[[ Text provided, beginning ]]

# Rosy Reds or White Clouds in a 5gal.?



## shadowpony (Apr 15, 2012)

Anyone know if I can house rosy reds or white clouds in a filtered unheated 5gal with weekly water changes. I have an airstone for the rosy reds to create a current, and my filter is rated for 100gph, so the tank would be completely filtered 20 times per hour. I heve an open space, and some cover.


----------



## thekoimaiden (Oct 19, 2011)

Both fish are very active and need large schools. A 5 gal is too small for either one of these schools. An unheated 5 gal can't hold anything. A heated 5 gal could hold a dwarf puffer, but you need to do more research before you buy them.


----------



## shadowpony (Apr 15, 2012)

Didn't think so. I have a heater, and I read up on puffers. I need to know if I can keep them in an unplanted tank. Also, any tips on them would be great.


----------



## thekoimaiden (Oct 19, 2011)

I remember reading that live or fake plants don't make that much difference to fish. What matters most to them is the cover that the plants provide. The added bonuses to water quality are just a plus with live plants. While I will always recommend live plants over fake plants I can understand why someone would rather use fake plants. 

Here is a neat article about how to set up a nice tank with fake plants: How to set up an aquarium with plastic plants | Features | Practical Fishkeeping

You could also try asking about puffers over at TropicalFishKeeping.com (parent site of Bettafish.com).


----------



## shadowpony (Apr 15, 2012)

Thanks. Ill post a thread there.


----------

[[ Text provided, end ]]
[[ Data provided, beginning ]]

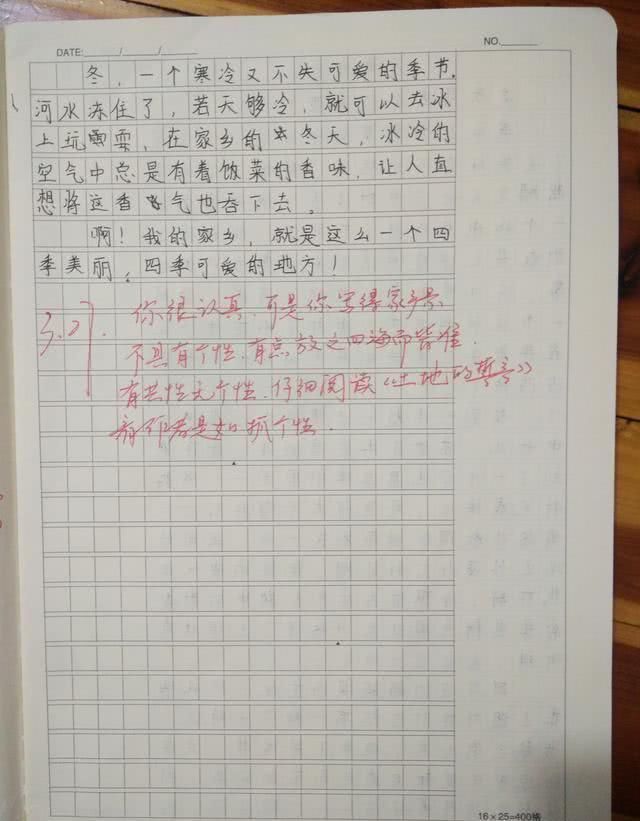 3年级小学生作文《家乡》被批“没个性”，麦田老师却视之为范文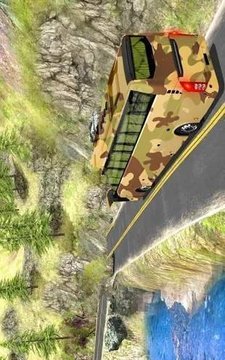 陸軍教練巴士游戲截圖1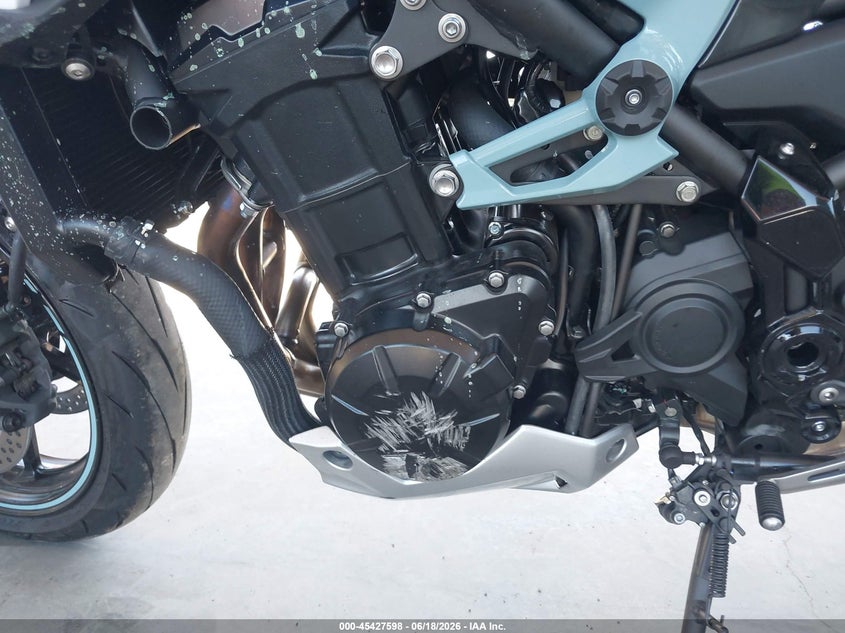 2025 Kawasaki Zr900 S VIN: ML5ZRDS16SDA06100 Lot: 45427598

[[ Data provided, end ]]

* What you have to do *
Reproduce the part of the rosy reds and white clouds thread above, starting at "Here is a neat" and ending at "a thread there.".

* Output for this exercise *
Here is a neat article about how to set up a nice tank with fake plants: How to set up an aquarium with plastic plants | Features | Practical Fishkeeping

You could also try asking about puffers over at TropicalFishKeeping.com (parent site of Bettafish.com).


----------



## shadowpony (Apr 15, 2012)

Thanks. Ill post a thread there.